Soldovieri Maria Virginia, Ambrosino Paolo, Mosca Ilaria, Servettini Ilenio, Pietrunti Francesca, Belperio Giorgio, Syrbe Steffen, Taglialatela Maurizio, Lemke Johannes R
Department of Medicine and Health Science "V. Tiberio", University of Molise, Campobasso, Italy.
Department of Science and Technology, University of Sannio, Benevento, Italy.
Ann Neurol. 2024 Feb;95(2):365-376. doi: 10.1002/ana.26826. Epub 2023 Dec 28.
Variants in several potassium channel genes, including KCNA1 and KCNA2, cause Developmental and Epileptic Encephalopathies (DEEs). We investigated whether variants in KCNA3, another mammalian homologue of the Drosophila shaker family and encoding for Kv1.3 subunits, can cause DEE.
Genetic analysis of study individuals was performed by routine exome or genome sequencing, usually of parent-offspring trios. Phenotyping was performed via a standard clinical questionnaire. Currents from wild-type and/or mutant Kv1.3 subunits were investigated by whole-cell patch-clamp upon their heterologous expression.
Fourteen individuals, each carrying a de novo heterozygous missense variant in KCNA3, were identified. Most (12/14; 86%) had DEE with marked speech delay with or without motor delay, intellectual disability, epilepsy, and autism spectrum disorder. Functional analysis of Kv1.3 channels carrying each variant revealed heterogeneous functional changes, ranging from "pure" loss-of-function (LoF) effects due to faster inactivation kinetics, depolarized voltage-dependence of activation, slower activation kinetics, increased current inactivation, reduced or absent currents with or without dominant-negative effects, to "mixed" loss- and gain-of-function (GoF) effects.

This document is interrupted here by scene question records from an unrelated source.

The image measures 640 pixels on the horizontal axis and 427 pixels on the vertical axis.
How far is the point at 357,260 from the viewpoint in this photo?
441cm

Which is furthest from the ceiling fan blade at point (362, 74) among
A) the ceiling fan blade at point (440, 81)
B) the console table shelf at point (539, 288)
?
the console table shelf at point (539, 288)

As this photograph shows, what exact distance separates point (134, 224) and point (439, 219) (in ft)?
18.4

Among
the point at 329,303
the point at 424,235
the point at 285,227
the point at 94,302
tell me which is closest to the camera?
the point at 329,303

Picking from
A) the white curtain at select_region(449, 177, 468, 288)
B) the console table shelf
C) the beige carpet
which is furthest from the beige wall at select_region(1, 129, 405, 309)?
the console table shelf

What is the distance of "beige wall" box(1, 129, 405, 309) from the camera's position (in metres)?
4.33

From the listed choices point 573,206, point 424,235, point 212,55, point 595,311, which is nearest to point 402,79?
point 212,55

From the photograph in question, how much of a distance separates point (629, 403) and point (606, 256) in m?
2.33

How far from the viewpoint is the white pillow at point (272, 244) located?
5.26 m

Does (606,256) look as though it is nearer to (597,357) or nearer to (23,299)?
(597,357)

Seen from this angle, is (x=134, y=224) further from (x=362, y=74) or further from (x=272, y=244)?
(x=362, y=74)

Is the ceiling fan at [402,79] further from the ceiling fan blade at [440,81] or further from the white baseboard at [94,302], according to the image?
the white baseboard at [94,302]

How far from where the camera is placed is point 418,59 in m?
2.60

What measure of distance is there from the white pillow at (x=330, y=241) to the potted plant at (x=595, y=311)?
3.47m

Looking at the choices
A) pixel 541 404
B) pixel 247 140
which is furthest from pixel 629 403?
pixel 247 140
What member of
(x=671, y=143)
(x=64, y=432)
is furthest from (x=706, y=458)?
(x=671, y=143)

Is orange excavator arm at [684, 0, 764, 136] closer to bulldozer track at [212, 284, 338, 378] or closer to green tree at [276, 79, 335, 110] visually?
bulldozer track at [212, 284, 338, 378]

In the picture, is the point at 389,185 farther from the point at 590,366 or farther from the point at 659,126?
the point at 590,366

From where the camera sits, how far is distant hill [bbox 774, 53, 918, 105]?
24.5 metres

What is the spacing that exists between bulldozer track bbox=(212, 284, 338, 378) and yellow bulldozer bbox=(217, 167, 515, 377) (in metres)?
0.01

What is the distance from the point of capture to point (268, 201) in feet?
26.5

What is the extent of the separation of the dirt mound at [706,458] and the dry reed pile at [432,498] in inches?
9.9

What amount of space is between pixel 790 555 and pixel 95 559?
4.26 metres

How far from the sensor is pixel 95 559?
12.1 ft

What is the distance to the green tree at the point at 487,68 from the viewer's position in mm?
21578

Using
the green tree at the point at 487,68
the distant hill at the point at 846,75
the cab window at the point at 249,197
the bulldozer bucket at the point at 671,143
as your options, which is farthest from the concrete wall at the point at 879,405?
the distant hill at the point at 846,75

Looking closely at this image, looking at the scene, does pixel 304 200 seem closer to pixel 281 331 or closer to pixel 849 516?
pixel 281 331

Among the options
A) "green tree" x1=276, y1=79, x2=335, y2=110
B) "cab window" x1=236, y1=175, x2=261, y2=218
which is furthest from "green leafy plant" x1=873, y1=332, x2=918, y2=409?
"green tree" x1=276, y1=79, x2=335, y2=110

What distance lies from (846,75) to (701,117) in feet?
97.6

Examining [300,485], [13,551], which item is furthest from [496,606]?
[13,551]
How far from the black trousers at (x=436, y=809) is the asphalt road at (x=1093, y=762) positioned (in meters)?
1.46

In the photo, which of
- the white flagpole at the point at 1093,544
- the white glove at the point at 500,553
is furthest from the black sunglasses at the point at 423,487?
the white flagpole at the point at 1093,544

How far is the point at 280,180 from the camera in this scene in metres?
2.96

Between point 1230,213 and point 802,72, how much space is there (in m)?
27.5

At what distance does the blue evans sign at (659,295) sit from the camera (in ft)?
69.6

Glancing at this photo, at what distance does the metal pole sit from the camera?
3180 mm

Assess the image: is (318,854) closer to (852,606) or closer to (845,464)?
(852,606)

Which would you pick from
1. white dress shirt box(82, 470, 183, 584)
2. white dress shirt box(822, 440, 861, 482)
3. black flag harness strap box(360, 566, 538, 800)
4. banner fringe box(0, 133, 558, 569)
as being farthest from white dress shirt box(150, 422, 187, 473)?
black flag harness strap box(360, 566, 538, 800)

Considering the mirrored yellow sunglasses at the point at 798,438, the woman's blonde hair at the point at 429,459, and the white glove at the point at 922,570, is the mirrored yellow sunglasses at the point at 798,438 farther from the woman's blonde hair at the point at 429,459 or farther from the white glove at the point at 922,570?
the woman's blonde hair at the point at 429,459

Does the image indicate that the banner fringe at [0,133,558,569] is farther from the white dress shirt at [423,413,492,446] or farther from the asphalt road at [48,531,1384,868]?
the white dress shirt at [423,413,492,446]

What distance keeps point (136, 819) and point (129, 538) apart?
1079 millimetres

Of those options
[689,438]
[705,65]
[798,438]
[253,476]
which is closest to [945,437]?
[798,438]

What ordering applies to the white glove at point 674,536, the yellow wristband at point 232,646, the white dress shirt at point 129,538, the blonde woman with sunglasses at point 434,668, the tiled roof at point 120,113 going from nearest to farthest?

Compared to controls, Kv1.3 currents in lymphoblasts from 1 of the proband displayed functional changes similar to those observed upon heterologous expression of channels carrying the same variant. The antidepressant drug fluoxetine inhibited with similar potency the currents from wild-type and 1 of the Kv1.3 GoF variant.
We describe a novel association of de novo missense variants in KCNA3 with a human DEE, and provide evidence that fluoxetine might represent a potential targeted treatment for individuals carrying variants with significant GoF effects. ANN NEUROL 2024;95:365-376.
包括KCNA1和KCNA2在内的多个钾通道基因的变异会导致发育性和癫痫性脑病(DEE)。我们研究了KCNA3(果蝇震颤器家族的另一个哺乳动物同源物,编码Kv1.3亚基)中的变异是否会导致DEE。
通常通过对亲子三联体进行常规外显子组或基因组测序,对研究对象进行基因分析。通过标准临床问卷进行表型分析。在野生型和/或突变型Kv1.3亚基异源表达后,通过全细胞膜片钳研究其电流。
鉴定出14名个体,每人在KCNA3中携带一个新生杂合错义变异。大多数(12/14;86%)患有DEE,伴有明显的语言延迟,有或没有运动延迟、智力残疾、癫痫和自闭症谱系障碍。对携带每个变异的Kv1.3通道进行功能分析,发现功能变化具有异质性,从由于更快的失活动力学、激活的去极化电压依赖性、更慢的激活动力学、电流失活增加、有或没有显性负效应时电流减少或缺失导致的“纯”功能丧失(LoF)效应,到“混合”功能丧失和功能获得(GoF)效应。与对照组相比,一名先证者的淋巴母细胞中的Kv1.3电流显示出与携带相同变异的通道异源表达时观察到的功能变化相似。抗抑郁药氟西汀以相似的效力抑制野生型和一种Kv1.3 GoF变异的电流。
我们描述了KCNA3中的新生错义变异与人类DEE的一种新关联,并提供证据表明氟西汀可能是携带具有显著GoF效应变异个体的潜在靶向治疗药物。《神经病学年鉴》2024;95:365 - 376。